> ACTION ITEM
From the listing below, output only the lines starting at the line that has "Heat-tolerant plants for the Florida summer" and ending at the line that has "Sistema Integral de", exactly as they appear, ends included.

******************************

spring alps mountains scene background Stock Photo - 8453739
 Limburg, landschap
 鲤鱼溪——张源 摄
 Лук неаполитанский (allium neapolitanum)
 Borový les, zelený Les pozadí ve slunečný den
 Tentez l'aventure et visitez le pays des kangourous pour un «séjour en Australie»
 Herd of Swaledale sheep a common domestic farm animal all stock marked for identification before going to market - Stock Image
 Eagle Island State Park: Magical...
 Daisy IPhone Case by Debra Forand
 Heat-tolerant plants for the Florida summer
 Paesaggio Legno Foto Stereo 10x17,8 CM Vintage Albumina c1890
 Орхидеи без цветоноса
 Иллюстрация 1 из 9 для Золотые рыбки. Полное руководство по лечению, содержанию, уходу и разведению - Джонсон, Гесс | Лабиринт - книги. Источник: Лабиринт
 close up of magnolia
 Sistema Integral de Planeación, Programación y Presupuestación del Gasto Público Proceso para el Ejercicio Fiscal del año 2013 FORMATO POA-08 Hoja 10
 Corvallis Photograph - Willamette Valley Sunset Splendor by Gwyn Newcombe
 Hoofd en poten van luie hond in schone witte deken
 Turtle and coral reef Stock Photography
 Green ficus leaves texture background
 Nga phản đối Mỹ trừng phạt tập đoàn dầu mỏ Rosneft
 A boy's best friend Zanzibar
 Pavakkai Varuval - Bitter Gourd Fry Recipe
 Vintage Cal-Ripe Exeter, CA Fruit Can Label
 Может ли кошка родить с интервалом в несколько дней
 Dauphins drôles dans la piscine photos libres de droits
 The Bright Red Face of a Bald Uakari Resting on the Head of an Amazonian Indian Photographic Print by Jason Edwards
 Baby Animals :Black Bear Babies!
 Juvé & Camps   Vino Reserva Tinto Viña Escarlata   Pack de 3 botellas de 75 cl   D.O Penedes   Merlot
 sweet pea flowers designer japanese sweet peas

******************************

> RESPONSE AREA
 Heat-tolerant plants for the Florida summer
 Paesaggio Legno Foto Stereo 10x17,8 CM Vintage Albumina c1890
 Орхидеи без цветоноса
 Иллюстрация 1 из 9 для Золотые рыбки. Полное руководство по лечению, содержанию, уходу и разведению - Джонсон, Гесс | Лабиринт - книги. Источник: Лабиринт
 close up of magnolia
 Sistema Integral de Planeación, Programación y Presupuestación del Gasto Público Proceso para el Ejercicio Fiscal del año 2013 FORMATO POA-08 Hoja 10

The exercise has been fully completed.